Why Believe? Reason and Mystery as Pointers to God. By C. Stephen Evans. Grand Rapids: Wm. B. Eerdman’s Publishing Co., 1996. 154 pp. Paper, $13.00.
This popular apologetics work was written in response to one of the author’s former students who committed suicide as a result of struggles with faith. This real life tragedy is disclosed both in the preface and on the back cover. Consequently, the reader is gripped from cover to cover with the importance of being able to explain and defend the Christian worldview.
Although Evans is a professor of philosophy, he does a fine job writing for a popular audience. In thirteen chapters, Evans tackles every major objection to the Christian faith. He begins with faith itself. In this chapter, Evans unveils his foundational logic: “Each of us has a faith dimension. None of us can avoid faith in something or someone. We must believe in something or someone because we must have something or someone to live for” (p. 9). For Evans, the only question is who or what we will place our faith in.
Chapters two and three are a persuasive attempt urging the reader to ponder the existence of a God. He does this quite capably by raising doubt in the atheistic and agnostic worldviews. He then states that he “will attempt to show that a reasonable ‘cumulative case’ can be made for a particular kind of religious faith: Christianity” (p. 24).
In chapters four through six, Evans challenges the reader to consider three mysteries in which God has intervened: (1) the mystery of the physical universe, (2) the mystery of a moral order, and (3) the mystery of human personhood. It is this final mystery that stirs the soul. Evans argues these two truths: (1) God made man in His image. (2) God made man for a special purpose that includes a loving relationship with Himself. Evans then reasons that we must need God in some way. Particularly compelling are his sections entitled “The Need to Believe” and “The Craving for Eternity.”
Chapters seven and eight present Jesus Christ as God’s ultimate revelation of Himself. Evans capably presents the uniqueness of Christianity as demonstrated through the person and work of Jesus Christ. The emphasis here lies in the historicity and deity of Jesus, His claims, and His resurrection.
The remaining chapters address the issues of miracles, science, the Bible, suffering, and religion. Amidst these chapters, Evans responds to several well-known questions (e.g. “Are miracles possible?” “Is God a psychological crutch?” “Is Christianity sexist?” “Do all religions point to the same truth at the bottom?” etc.).
In his chapter on suffering, Evans is careful not to defend God. This results in a balanced and humble treatment of what may be the most problematic objection to Christianity. Evans tenaciously wrestles with man’s freedom and the existence of evil. Concerning our attempt to understand and explain why and how God sovereignly uses mankind’s freedom, he writes, “…we would have to have exhaustive knowledge of God’s purposes in creation of His plans for eternity” (p. 101). His final conclusion is simple: “If God permits evil, then He must have a good reason, even if we don’t know what that reason is. Our evidence for this is simply our total knowledge of God’s character. God loves us, God cares about us, and God honors His commitments” (p. 103).

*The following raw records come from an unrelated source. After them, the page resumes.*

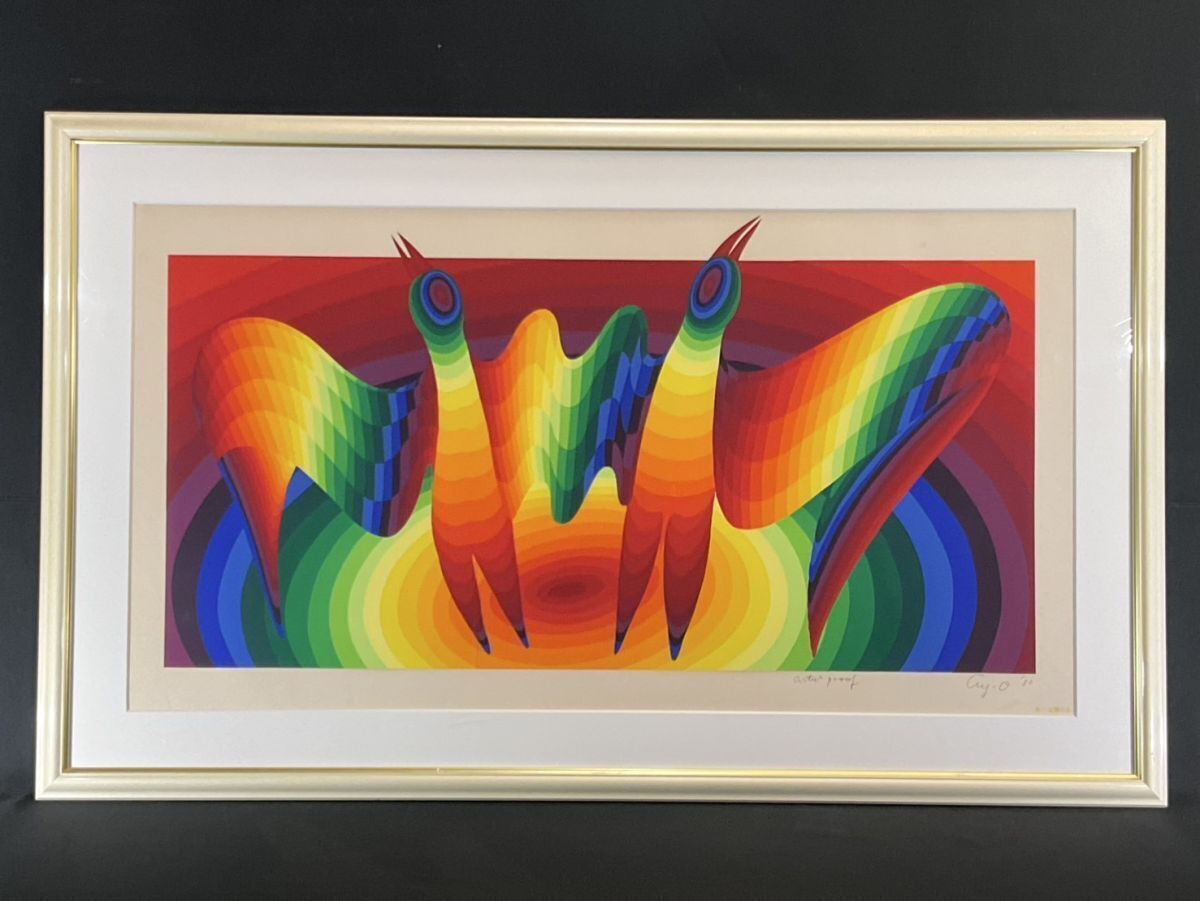 現代美術　靉嘔（アイオー）直筆サイン『春画 かきひとしらず』シルク 1218Q 靉嘔/あいおう/Ay-O 大型シルクスクリーン 男と女 ed.40/50 直筆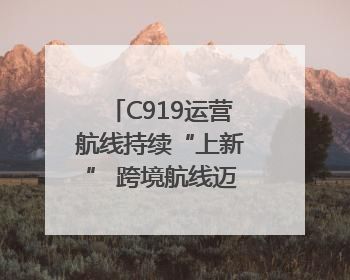 C919运营航线持续“上新” 跨境航线迈出国际化步伐｜两周年“成绩单”梳理↓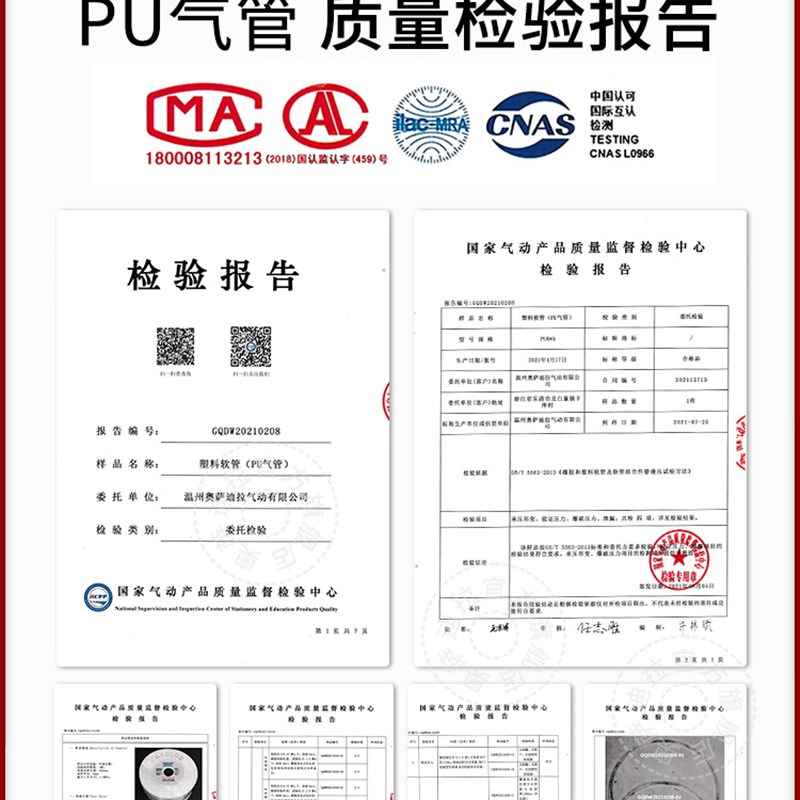 奥萨迪拉 PU气管 软管mm/8/10//1/1高压空压机气管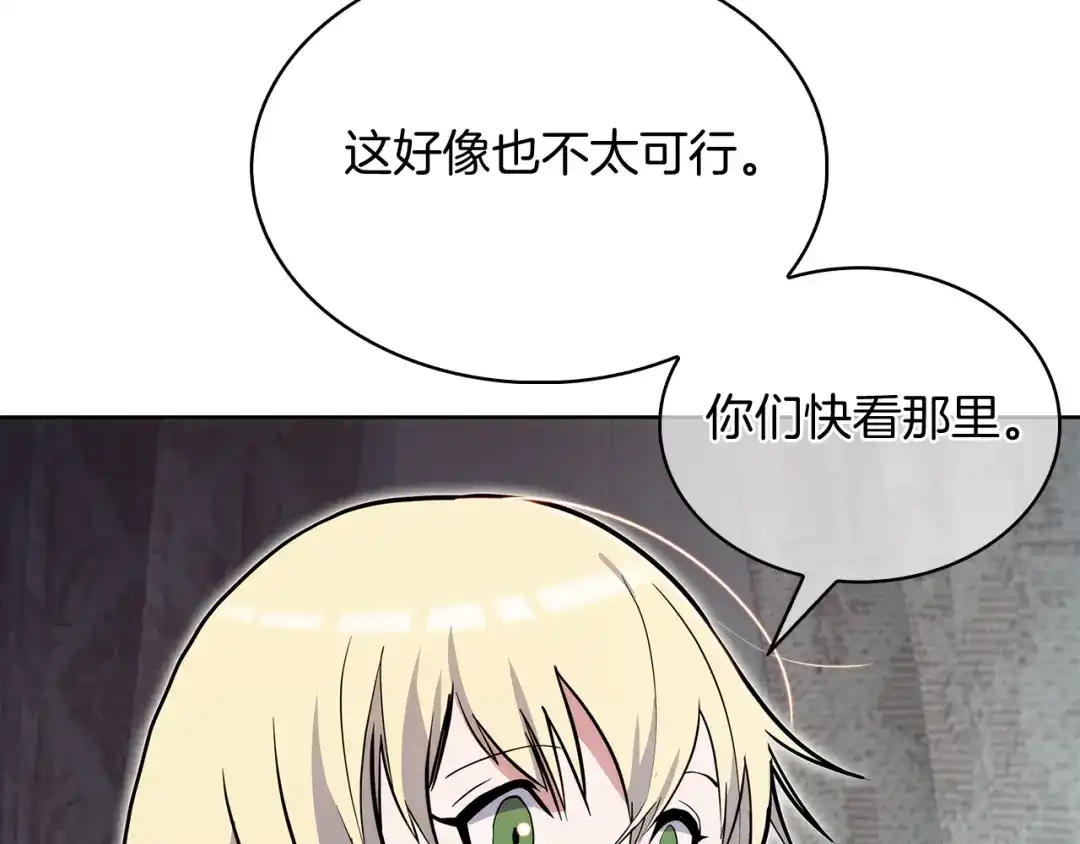 魔法屠神的我信仰科学 第51话 第19页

A helpful appendix entitled “Suggestions for Further Reading” categorizes 49 different apologetic books under 14 different headings. Great minds like Lewis, Moreland, Kreeft, Bruce, and Stott head up this list of exceptional tools. A minor disappointment is that Evans only included three new works in the ten-year interim between revisions of this book.
GES readers will cringe as Evans suggests, “It is clear that what is necessary to become a Christian is not merely acceptance of a proposition on the basis of evidence, but a change in a person’s whole orientation to life” (p. 78, italics is the author’s). However, he contradicts himself later with this biblical truth: “The new life in Christ is not something that must be earned or willed; it is a gift. Growth in the Christian life is a matter of realizing this more and more profoundly” (p. 122, italics his). I recommend this book as an outstanding apologetic tool.